- _DATASET ENTRIES_:

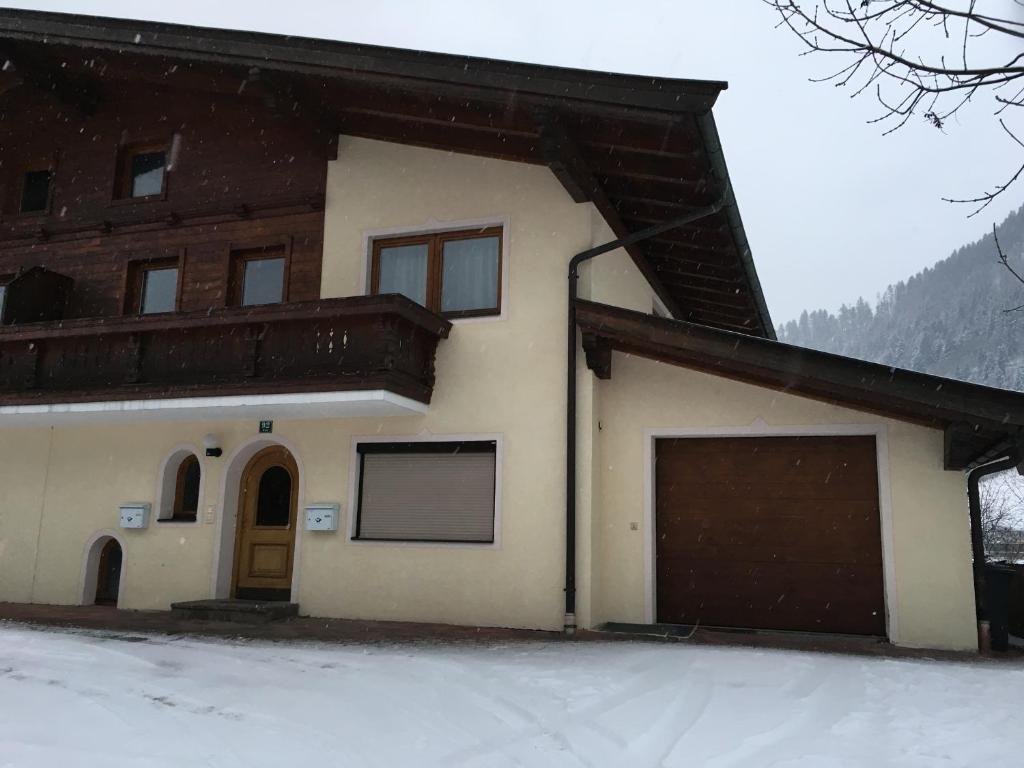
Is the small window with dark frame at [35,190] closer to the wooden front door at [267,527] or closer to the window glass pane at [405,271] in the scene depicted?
the wooden front door at [267,527]

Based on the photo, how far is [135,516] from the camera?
1089 cm

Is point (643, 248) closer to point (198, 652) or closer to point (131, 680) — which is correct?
point (198, 652)

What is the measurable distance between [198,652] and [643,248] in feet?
24.6

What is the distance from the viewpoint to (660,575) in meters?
9.68

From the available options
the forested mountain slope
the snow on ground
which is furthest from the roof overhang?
the forested mountain slope

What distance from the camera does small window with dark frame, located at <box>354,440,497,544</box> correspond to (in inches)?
384

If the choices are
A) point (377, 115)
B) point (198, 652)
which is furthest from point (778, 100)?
point (198, 652)

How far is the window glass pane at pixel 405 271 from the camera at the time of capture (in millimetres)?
10461

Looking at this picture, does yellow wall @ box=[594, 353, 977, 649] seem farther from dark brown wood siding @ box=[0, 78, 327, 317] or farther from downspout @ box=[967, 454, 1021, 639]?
dark brown wood siding @ box=[0, 78, 327, 317]

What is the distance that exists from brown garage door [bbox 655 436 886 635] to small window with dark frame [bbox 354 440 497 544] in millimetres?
1973

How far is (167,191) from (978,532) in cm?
1041

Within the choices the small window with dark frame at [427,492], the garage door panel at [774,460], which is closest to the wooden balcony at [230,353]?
the small window with dark frame at [427,492]

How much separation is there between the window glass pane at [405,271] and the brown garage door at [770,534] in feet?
11.1

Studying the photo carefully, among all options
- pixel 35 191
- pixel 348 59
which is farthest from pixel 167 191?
pixel 348 59
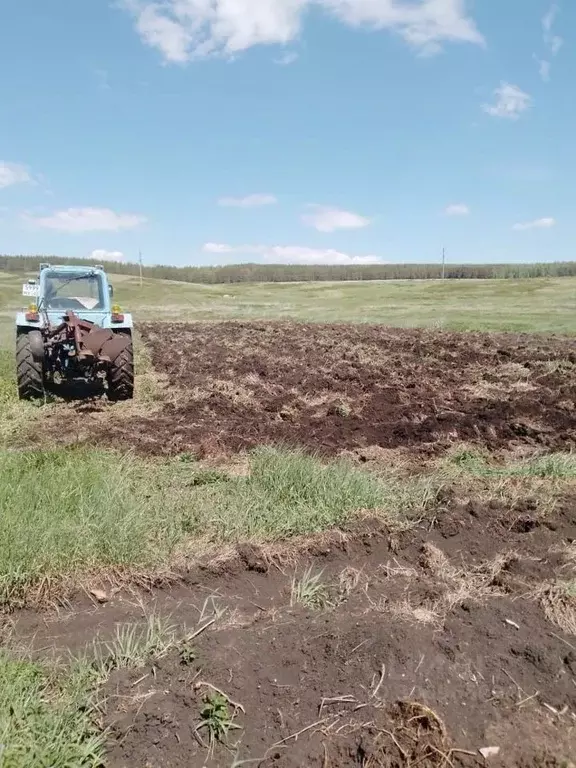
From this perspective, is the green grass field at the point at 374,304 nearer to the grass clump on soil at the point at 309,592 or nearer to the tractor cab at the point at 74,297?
the tractor cab at the point at 74,297

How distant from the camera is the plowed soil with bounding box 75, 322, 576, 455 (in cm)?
770

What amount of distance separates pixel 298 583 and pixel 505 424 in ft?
16.3

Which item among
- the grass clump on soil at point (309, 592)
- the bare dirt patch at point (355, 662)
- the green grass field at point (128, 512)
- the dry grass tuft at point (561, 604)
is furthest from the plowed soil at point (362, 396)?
the dry grass tuft at point (561, 604)

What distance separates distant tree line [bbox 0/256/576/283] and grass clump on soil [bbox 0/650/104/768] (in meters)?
89.0

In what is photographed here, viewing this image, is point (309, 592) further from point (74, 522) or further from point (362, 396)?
point (362, 396)

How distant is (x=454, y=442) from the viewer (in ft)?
24.5

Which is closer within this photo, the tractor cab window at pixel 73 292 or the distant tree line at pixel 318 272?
the tractor cab window at pixel 73 292

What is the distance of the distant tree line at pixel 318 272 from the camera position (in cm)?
9056

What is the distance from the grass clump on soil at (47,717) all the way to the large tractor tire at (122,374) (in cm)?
705

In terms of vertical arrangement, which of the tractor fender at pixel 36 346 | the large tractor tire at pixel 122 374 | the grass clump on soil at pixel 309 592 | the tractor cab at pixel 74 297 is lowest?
the grass clump on soil at pixel 309 592

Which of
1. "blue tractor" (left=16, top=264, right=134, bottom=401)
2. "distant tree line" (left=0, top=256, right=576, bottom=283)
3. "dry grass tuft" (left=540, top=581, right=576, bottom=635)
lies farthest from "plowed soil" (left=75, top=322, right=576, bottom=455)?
"distant tree line" (left=0, top=256, right=576, bottom=283)

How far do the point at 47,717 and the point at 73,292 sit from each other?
992cm

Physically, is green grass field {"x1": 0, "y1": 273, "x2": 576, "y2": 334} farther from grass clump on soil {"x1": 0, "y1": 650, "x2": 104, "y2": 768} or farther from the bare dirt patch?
grass clump on soil {"x1": 0, "y1": 650, "x2": 104, "y2": 768}

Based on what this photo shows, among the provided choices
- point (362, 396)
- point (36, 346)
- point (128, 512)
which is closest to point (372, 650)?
point (128, 512)
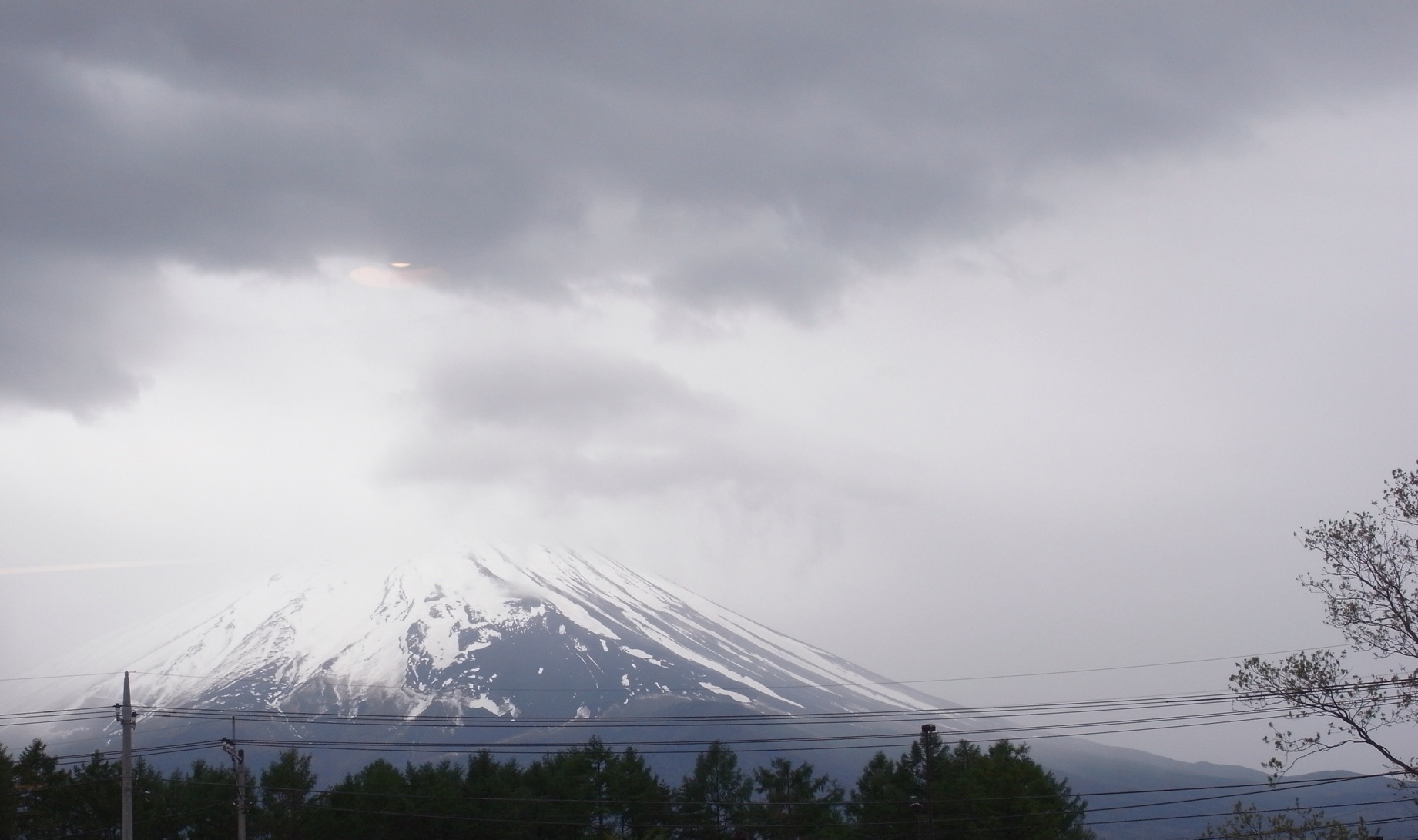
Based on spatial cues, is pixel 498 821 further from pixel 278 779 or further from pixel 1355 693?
pixel 1355 693

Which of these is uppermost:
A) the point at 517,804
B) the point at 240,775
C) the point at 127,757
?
the point at 127,757

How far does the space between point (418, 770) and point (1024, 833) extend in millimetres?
32219

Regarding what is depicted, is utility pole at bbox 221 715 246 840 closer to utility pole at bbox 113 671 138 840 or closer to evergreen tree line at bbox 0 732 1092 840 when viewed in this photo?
utility pole at bbox 113 671 138 840

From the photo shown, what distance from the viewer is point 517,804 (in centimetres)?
5419

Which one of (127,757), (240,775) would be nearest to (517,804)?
(240,775)

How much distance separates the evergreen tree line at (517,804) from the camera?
47438mm

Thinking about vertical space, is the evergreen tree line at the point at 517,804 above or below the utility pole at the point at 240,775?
below

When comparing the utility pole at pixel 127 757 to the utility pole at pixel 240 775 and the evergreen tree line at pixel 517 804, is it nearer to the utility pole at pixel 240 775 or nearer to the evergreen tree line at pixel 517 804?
the utility pole at pixel 240 775

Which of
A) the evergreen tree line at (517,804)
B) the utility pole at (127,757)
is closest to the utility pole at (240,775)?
the utility pole at (127,757)

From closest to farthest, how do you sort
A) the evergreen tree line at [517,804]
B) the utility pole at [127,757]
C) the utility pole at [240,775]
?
the utility pole at [127,757] → the utility pole at [240,775] → the evergreen tree line at [517,804]

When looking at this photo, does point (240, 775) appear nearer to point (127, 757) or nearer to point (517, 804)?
point (127, 757)

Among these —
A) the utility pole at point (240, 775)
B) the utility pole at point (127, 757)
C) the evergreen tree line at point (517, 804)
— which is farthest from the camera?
the evergreen tree line at point (517, 804)

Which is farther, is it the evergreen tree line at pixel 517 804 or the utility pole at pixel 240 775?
the evergreen tree line at pixel 517 804

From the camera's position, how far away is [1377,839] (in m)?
25.6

- _STATED GOAL_: In the records above, find the line containing "From closest to farthest, how do you sort"; please retype it and every line after it through the last line, exactly and with nothing else.

- _OUTPUT BELOW_:
From closest to farthest, how do you sort
A) the evergreen tree line at [517,804]
B) the utility pole at [127,757]
C) the utility pole at [240,775]
?
the utility pole at [127,757] → the utility pole at [240,775] → the evergreen tree line at [517,804]

When looking at this photo, does point (240, 775) appear nearer to point (127, 757) or nearer to point (517, 804)?
point (127, 757)

Among these —
A) the utility pole at point (240, 775)
B) the utility pole at point (127, 757)
C) the evergreen tree line at point (517, 804)
— which is farthest from the camera?
the evergreen tree line at point (517, 804)

Which is farther, is it the evergreen tree line at pixel 517 804 or the utility pole at pixel 240 775?
the evergreen tree line at pixel 517 804

From the camera's position, how far away is [1377,839] (in m)?
25.6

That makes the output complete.